I may be painting a picture of myself where I appear to be a nervous, introverted character terrified of my own shadow. The thing is that couldn't be further from the truth, I am a loud gregarious, fun loving individual and even during some of my darkest days, I still managed to maintain this facade on the outside, but on the inside I felt like everything about me was just wrong. I kept thinking "this will go away if I just squash it down and ignore it, Tony you're not a wimp who succumbs to 'mental illness,'For God sakes just take some concrete pills and harden the fuck up!." 

What happened next was I had what is commonly known as nervous breakdown. I got to a point where I couldn't see a way out, couldn't think straight, couldn't work, couldn't remain calm and couldn't see a point to it all anymore. I really thought that when I got the opportunity I would end it all, in my mind at the time it seemed like the only thing I could do.
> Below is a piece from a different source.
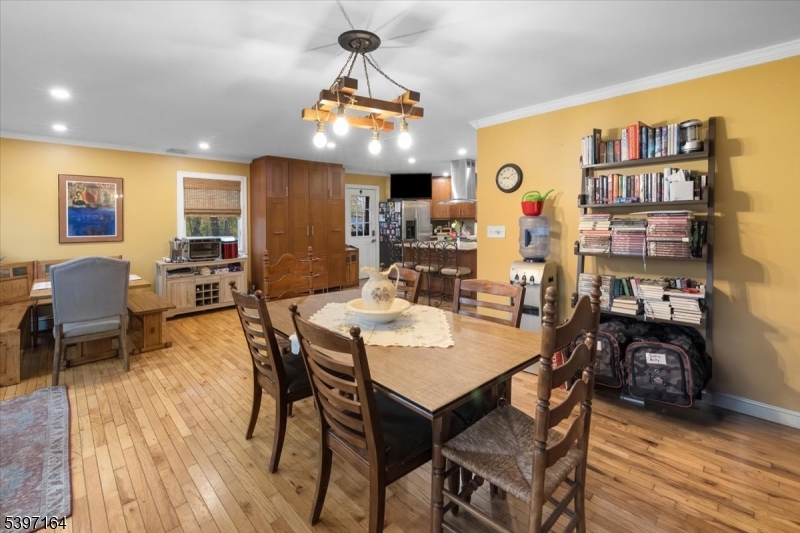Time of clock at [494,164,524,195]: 9:09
Thank God I wasn't alone, my beautiful partner Laura was there for me when I was at my most desperate. She took me to the doctors and got me in touch with some good people. I used to think that I was going mad and that there was no hope to get through this, I was just going to be a crazy old bastard one day. Not true, I can get through this and I can get control of my life back. I'm not crazy, it's just a disease and it's treatable. I'm not talking about treatable as in pumping yourselves up to the eyeballs with meds, but making positive life changes.

These incidents I am writing about didn't happen so long ago and I still have a way to go. When I was in the real thick of it I felt as though a was just being punched in every which direction, now I still take the odd hit but at least now I can fight back. That's what battling mental illness feels like for me and I'm happy to say, I'm winning.